Y le extendió el contrato, de lo más complaciente, le había renacido la simpatía que había sentido anteriormente, aunque siempre un tanto alejada, no sea cosa que el fétido aliento se hiciese presente. En realidad, ella nunca había experimentado ningún tipo de mal olor de parte de su interlocutor, ese pensamiento se lo había puesto magistralmente Paulino para alejarla de las provocadoras ideas que ella tenía sobre él, además, la verdad sea dicha, a Paulino no le desencantaba la «cazadora», como él la llamaba, no hay que volver a explicar que ella iba insinuantemente vestida, con los labios atractivamente pintados de un rojo carmesí, y también los ojos muy bien delineados, y los cachetes empolvados, luego esta vez se había traído un vestido verde, que aunque reinaba el frío, cuando se quitó el abrigo y un chal que llevaba encima, descubría dos pechos grandes y turgentes que se dejaban ver por el escote. A Paulino se le iban los ojos, y este hecho a ella no le pasó desapercibido. «¡Se tiene que arreglar los dientes este hombre!», pensó con una cierta excitación.

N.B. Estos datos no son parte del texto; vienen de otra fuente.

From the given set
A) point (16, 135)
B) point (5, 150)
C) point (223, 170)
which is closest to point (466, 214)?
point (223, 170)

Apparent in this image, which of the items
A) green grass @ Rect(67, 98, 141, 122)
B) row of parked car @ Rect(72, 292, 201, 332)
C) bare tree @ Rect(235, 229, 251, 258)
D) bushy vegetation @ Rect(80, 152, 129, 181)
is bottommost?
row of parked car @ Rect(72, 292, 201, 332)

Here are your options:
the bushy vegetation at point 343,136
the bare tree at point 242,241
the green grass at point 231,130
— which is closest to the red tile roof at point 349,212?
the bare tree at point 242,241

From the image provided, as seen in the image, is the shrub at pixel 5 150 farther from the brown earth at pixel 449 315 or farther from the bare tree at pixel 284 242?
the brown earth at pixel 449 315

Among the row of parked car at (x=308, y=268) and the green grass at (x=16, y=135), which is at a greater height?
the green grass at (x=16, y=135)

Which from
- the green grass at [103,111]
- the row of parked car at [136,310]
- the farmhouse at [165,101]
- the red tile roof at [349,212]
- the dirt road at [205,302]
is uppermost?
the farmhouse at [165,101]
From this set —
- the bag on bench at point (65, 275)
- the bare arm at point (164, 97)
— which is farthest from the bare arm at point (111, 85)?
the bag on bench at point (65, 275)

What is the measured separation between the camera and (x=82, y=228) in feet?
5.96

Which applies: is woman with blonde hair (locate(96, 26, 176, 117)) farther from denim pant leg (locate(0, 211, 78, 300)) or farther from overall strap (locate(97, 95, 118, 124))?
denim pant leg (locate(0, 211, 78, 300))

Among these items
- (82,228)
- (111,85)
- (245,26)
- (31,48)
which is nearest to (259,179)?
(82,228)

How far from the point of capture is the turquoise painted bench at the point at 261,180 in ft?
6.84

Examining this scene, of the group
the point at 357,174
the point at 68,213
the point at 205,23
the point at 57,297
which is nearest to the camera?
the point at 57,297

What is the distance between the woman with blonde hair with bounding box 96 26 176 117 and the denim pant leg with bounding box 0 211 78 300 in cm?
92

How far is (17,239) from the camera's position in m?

Cuando Paulino terminó de leer el contrato le estampó la firma. Se sentía excitado por partida doble, por un lado el alquiler del departamento le provocaba las ideas más rocambolescas, todas relacionadas con su tema favorito, el espionaje, y por otro lado la propietaria, que insinuante en su manera de mirarlo, de vestirse, de moverse y de gesticular, imprimiéndole a la voz un canturreo lleno de erotismo, le despertaba pensamientos lujuriosos. Pero él se debía mantener al margen, por algo se iniciaba en esta nueva profesión, y eso exigía sacrificios. Por todo ello, haciendo la vista a un lado y oídos sordos a todos los devaneos de su casera, en cuanto estampó la firma y le pagó, intentó por todos los medios su retirada, estaba ansioso de poder estrenar, por así decirlo, su nueva casa, en definitiva, le atraía de esta no solo la finalidad por la que la había alquilado, sino que su flamante morada, como él ya lo había comprobado, era moderna, de paredes blancas limpísimas, como las cortinas, lo mismo que el mobiliario, todo esto también lo entusiasmaba a Paulino, que no paraba de cavilar «cómo sería su vida en esta nueva casa», comparada con la suya, un trasto viejo por el que a partir de ahora notaba un cierto desdén; inclusive el solo hecho de cambiar de barrio le producía un inusitado placer.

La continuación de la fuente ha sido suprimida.